# Recorded information

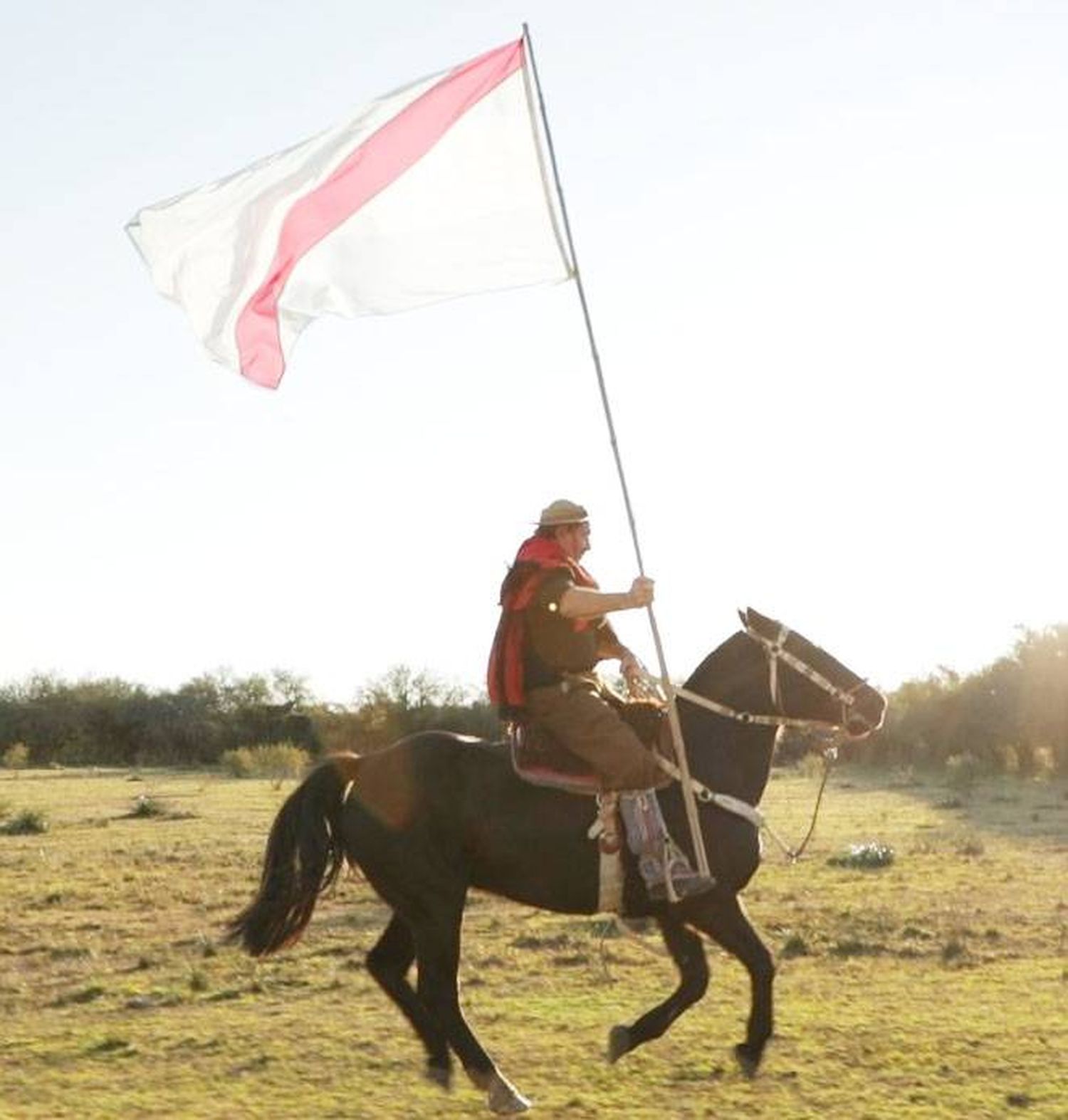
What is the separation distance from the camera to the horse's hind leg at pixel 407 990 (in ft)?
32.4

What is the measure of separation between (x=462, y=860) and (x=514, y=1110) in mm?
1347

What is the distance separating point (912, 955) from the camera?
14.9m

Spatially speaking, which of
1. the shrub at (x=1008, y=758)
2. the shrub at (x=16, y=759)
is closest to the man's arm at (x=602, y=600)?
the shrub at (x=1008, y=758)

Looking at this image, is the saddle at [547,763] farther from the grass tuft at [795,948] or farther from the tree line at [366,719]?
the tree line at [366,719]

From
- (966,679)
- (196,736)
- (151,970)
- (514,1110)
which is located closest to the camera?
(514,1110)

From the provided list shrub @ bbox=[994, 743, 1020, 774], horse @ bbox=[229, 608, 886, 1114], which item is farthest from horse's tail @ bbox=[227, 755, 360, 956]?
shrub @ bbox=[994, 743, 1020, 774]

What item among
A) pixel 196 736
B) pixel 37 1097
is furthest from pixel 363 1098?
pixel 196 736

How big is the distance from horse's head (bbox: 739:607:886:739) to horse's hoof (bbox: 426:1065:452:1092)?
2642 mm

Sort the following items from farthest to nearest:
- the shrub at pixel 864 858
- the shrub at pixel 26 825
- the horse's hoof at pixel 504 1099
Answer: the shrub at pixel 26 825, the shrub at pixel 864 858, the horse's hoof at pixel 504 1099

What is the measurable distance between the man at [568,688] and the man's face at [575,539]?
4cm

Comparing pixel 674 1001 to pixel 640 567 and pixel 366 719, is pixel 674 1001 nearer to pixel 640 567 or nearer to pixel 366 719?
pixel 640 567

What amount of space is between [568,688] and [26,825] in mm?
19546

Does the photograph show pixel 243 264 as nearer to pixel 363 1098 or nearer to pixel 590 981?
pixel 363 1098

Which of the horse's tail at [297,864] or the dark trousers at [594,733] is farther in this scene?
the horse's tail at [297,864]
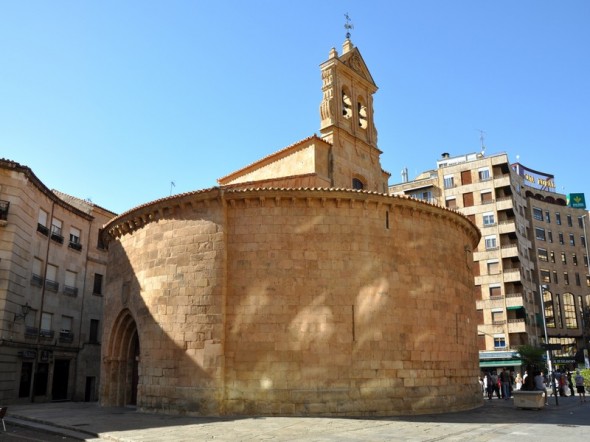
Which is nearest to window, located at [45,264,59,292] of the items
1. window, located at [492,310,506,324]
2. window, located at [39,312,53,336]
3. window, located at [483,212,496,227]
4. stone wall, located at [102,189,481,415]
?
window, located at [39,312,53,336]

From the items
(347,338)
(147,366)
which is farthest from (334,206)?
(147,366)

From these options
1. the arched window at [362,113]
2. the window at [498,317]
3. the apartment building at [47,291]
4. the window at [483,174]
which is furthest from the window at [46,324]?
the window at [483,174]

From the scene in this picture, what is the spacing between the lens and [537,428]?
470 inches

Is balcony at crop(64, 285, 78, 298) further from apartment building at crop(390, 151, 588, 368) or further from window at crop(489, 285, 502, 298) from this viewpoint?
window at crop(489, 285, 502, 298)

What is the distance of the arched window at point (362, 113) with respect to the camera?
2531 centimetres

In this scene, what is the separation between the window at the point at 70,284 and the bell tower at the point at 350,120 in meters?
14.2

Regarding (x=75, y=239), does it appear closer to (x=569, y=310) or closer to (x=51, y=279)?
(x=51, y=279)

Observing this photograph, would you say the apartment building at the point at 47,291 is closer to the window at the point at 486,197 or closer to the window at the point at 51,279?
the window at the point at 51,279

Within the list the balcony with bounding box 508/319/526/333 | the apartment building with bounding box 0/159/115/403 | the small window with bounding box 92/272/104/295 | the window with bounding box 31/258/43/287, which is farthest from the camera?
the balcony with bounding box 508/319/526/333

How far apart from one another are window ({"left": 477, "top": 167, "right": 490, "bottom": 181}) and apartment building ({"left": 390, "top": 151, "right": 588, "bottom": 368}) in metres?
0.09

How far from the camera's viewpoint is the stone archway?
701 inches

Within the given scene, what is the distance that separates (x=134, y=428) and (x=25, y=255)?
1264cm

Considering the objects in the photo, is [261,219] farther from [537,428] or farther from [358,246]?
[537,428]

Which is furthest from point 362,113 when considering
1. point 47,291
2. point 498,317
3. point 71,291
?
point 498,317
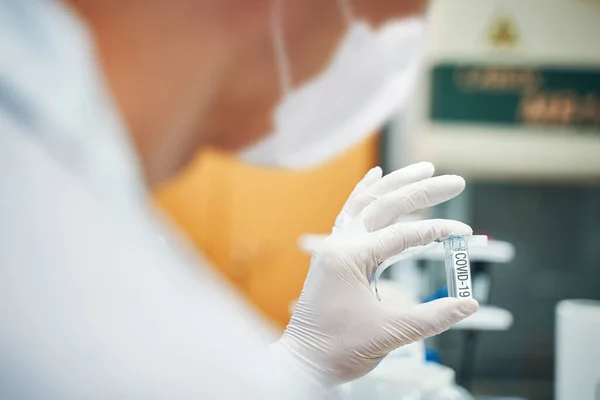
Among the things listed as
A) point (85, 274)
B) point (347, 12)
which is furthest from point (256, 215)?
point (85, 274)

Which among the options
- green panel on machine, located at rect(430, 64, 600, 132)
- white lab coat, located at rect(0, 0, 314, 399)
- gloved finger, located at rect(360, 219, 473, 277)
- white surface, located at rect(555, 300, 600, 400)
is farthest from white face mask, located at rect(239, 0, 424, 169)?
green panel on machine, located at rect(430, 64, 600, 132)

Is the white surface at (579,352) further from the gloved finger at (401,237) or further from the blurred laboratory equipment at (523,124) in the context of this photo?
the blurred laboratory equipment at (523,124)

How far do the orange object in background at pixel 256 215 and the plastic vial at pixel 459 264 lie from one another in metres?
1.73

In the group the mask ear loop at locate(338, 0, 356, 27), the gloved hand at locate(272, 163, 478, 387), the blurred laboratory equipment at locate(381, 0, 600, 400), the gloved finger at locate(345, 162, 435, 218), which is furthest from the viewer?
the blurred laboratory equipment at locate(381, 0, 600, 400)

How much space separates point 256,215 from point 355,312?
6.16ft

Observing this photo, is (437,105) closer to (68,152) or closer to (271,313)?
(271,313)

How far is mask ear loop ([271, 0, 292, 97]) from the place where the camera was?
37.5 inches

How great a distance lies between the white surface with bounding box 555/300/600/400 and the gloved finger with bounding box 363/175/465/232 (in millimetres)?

# Exercise description
Copy out the entries verbatim and leave the images out.

# Solved problem
What is the separation distance from the camera to the horse's hind leg at pixel 407 990 (in ft)?
32.4

What is the measure of separation between (x=462, y=860) and (x=514, y=1110) in mm?
1347

What is the distance separating point (912, 955) from the camera?
14.9m

Spatially speaking, which of
1. the shrub at (x=1008, y=758)
2. the shrub at (x=16, y=759)
is closest to the man's arm at (x=602, y=600)?
the shrub at (x=1008, y=758)

Looking at this image, is the saddle at [547,763] farther from the grass tuft at [795,948] or farther from the tree line at [366,719]?
the tree line at [366,719]

From
- (966,679)
- (196,736)
- (151,970)
- (514,1110)
which is located closest to the camera?
(514,1110)

From the provided list shrub @ bbox=[994, 743, 1020, 774], horse @ bbox=[229, 608, 886, 1114], which item is farthest from horse's tail @ bbox=[227, 755, 360, 956]?
shrub @ bbox=[994, 743, 1020, 774]

What item among
A) pixel 196 736
B) pixel 37 1097
is furthest from pixel 363 1098?
pixel 196 736

How big is the distance from horse's head (bbox: 739:607:886:739) to horse's hoof (bbox: 426:1065:452:1092)?
2642 mm

Sort the following items from farthest to nearest:
- the shrub at pixel 864 858
- the shrub at pixel 26 825
- the horse's hoof at pixel 504 1099
Answer: the shrub at pixel 26 825, the shrub at pixel 864 858, the horse's hoof at pixel 504 1099

What is the measurable distance between the man at [568,688] and the man's face at [575,539]?
4cm

Comparing pixel 674 1001 to pixel 640 567 and pixel 366 719, is pixel 674 1001 nearer to pixel 640 567 or nearer to pixel 366 719?
pixel 640 567

What amount of space is between [568,688] and [26,825] in mm?
19546

Does the photograph show pixel 243 264 as nearer to pixel 363 1098 or nearer to pixel 590 981?
pixel 363 1098

Which of the horse's tail at [297,864] or the dark trousers at [594,733] is farther in this scene?
the horse's tail at [297,864]
Which is nearest to window, located at [45,264,59,292] of the items
1. window, located at [492,310,506,324]
2. window, located at [39,312,53,336]
3. window, located at [483,212,496,227]
4. stone wall, located at [102,189,481,415]
?
window, located at [39,312,53,336]

From the items
(347,338)
(147,366)
which is farthest from (334,206)?
(147,366)

From these options
1. the arched window at [362,113]
2. the window at [498,317]
3. the apartment building at [47,291]
4. the window at [483,174]
which is furthest from the window at [46,324]?
the window at [483,174]

From the scene in this picture, what is the spacing between the lens and [537,428]?
470 inches

Is balcony at crop(64, 285, 78, 298) further from apartment building at crop(390, 151, 588, 368) or further from window at crop(489, 285, 502, 298) from this viewpoint?
window at crop(489, 285, 502, 298)

What is the distance of the arched window at point (362, 113) with respect to the camera?
2531 centimetres

In this scene, what is the separation between the window at the point at 70,284 and the bell tower at the point at 350,120 in meters?
14.2

Regarding (x=75, y=239), does it appear closer to (x=569, y=310) or closer to (x=51, y=279)?
(x=51, y=279)

Observing this photograph, would you say the apartment building at the point at 47,291 is closer to the window at the point at 486,197 or closer to the window at the point at 51,279?
the window at the point at 51,279

Within the list the balcony with bounding box 508/319/526/333 | the apartment building with bounding box 0/159/115/403 | the small window with bounding box 92/272/104/295 | the window with bounding box 31/258/43/287, which is farthest from the camera?
the balcony with bounding box 508/319/526/333

How far apart from one another are window ({"left": 477, "top": 167, "right": 490, "bottom": 181}) and apartment building ({"left": 390, "top": 151, "right": 588, "bottom": 368}) in metres?
0.09

How far from the camera's viewpoint is the stone archway?
701 inches

Within the given scene, what is the distance that separates (x=134, y=428) and (x=25, y=255)?
1264cm

Considering the objects in the photo, is [261,219] farther from [537,428] or farther from [358,246]?
[537,428]

Which is furthest from point 362,113 when considering
1. point 47,291
2. point 498,317
3. point 71,291
?
point 498,317
Among the things listed as
A) point (85, 274)
B) point (347, 12)
which is furthest from point (256, 215)?
point (85, 274)

Which among the options
- green panel on machine, located at rect(430, 64, 600, 132)
- white lab coat, located at rect(0, 0, 314, 399)
- gloved finger, located at rect(360, 219, 473, 277)
- white surface, located at rect(555, 300, 600, 400)
is farthest from white face mask, located at rect(239, 0, 424, 169)?
green panel on machine, located at rect(430, 64, 600, 132)

Is the white surface at (579,352) further from the gloved finger at (401,237) or further from the blurred laboratory equipment at (523,124) in the context of this photo?
the blurred laboratory equipment at (523,124)

How far do the orange object in background at pixel 256 215 and the plastic vial at pixel 459 264 lie from one another in metres?
1.73

In the group the mask ear loop at locate(338, 0, 356, 27), the gloved hand at locate(272, 163, 478, 387), the blurred laboratory equipment at locate(381, 0, 600, 400), the gloved finger at locate(345, 162, 435, 218), which is furthest from the viewer?
the blurred laboratory equipment at locate(381, 0, 600, 400)

How much space separates point 256,215 from point 355,312?
6.16ft

Observing this photo, is (437,105) closer to (68,152) or closer to (271,313)?
(271,313)

How far is mask ear loop ([271, 0, 292, 97]) from the place where the camera was?
37.5 inches

How great a distance lies between the white surface with bounding box 555/300/600/400 and the gloved finger with bounding box 363/175/465/232 (in millimetres)?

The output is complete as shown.